The results on Doom and Mario environments are impressive.

Paper 7: Zero-Shot Visual Imitation (ICLR 2018)

Wait, zero-shot visual imitation (learning)? How is this possible?

First, let’s be clear on their technical definition: “zero-shot” means that they are still allowed to observe a demonstration of the task, but it has to be only the state space (i.e., images), so actions are not included. The second part of the definition means that expert demonstrations (regardless of states or actions) are not allowed during training.

OK, that makes sense. So … the robot just sees the images of the demo at inference time, and must imitate it. That’s a high bar. The key must be to develop a sufficient prior — but how? By having the agent move (semi-)randomly to learn physics, of course!

In terms of the visual predictive model, the paper does a nice job describing four different models, starting from the ICRA 2017 rope manipulation paper and moving towards the one they use for their experiments. Their final model conditions on the final goal and uses recurrent neural networks, and is augmented with a separate neural network that predicts whether the goal has been attained or not.

The paper presents two sets of experiments. One is a navigation task using a mobile robot, and the other is a rope manipulation task using the Baxter robot. With zero-shot visual imitation, the Baxter robot doubles the performance of rope manipulation compared to the results from ICRA 2017. Thus, if I’m thinking about rope manipulation benchmarks, I better check out this paper and not the ICRA 2017 one. I also assume that zero-shot visual imitation would result in better poking performance than “Learning to Poke” if the poking requires long-term planning.

Results for the navigation agent are also impressive.

This is not a deep reinforcement learning paper, though one could argue for the use of Deep RL as an alternative to self-supervision. Indeed, that was a point raised by one of the reviewers.

Additional References

Here are a few additional papers that are somewhat related to the above, and which I don’t have time to write about in detail … yet.

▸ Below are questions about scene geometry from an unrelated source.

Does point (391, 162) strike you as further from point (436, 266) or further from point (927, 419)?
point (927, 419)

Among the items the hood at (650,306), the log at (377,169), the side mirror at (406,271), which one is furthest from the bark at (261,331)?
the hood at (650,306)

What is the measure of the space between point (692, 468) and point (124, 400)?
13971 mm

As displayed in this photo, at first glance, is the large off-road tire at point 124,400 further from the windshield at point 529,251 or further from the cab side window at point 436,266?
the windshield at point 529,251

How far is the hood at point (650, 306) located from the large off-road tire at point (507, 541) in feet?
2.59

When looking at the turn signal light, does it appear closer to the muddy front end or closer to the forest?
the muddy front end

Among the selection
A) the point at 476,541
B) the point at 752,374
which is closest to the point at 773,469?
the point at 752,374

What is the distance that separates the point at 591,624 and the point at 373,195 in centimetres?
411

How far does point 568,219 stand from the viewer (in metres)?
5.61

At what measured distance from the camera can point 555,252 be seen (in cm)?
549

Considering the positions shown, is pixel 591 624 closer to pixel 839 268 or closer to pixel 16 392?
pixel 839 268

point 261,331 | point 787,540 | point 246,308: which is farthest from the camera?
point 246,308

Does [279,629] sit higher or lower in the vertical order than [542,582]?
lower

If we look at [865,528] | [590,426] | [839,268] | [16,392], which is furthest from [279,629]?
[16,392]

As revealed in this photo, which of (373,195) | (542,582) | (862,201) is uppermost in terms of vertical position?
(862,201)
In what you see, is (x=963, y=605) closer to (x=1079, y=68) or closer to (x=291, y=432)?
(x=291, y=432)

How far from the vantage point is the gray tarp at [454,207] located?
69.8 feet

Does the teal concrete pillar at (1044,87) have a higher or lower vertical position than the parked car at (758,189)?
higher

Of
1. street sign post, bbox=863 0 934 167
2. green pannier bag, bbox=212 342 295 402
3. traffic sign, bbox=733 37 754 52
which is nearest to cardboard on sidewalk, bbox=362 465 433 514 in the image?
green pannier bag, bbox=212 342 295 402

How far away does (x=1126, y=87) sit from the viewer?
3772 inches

Unsupervised Learning for Physical Interaction through Video Prediction is another interesting paper on imagining the future based on predicting pixel motion.
One-Shot Visual Imitation Learning via Meta-Learning allows robots to learn how to perform tasks with a single demonstration. It’s somewhat related to the “Zero-Shot Visual Imitation” paper, except those papers use very different solutions for different problems. I’d like to compare them in more detail later.
Reinforcement Learning with Unsupervised Auxiliary Tasks works by having a reinforcement learning agent consider a series of “pseudo” loss functions that it considers under its objective function.
Diversity is All You Need, which argues that by using entropy correctly, an agent can automatically learn useful skills in an environment. It’s related to the “Curiosity” paper in discovering new skills.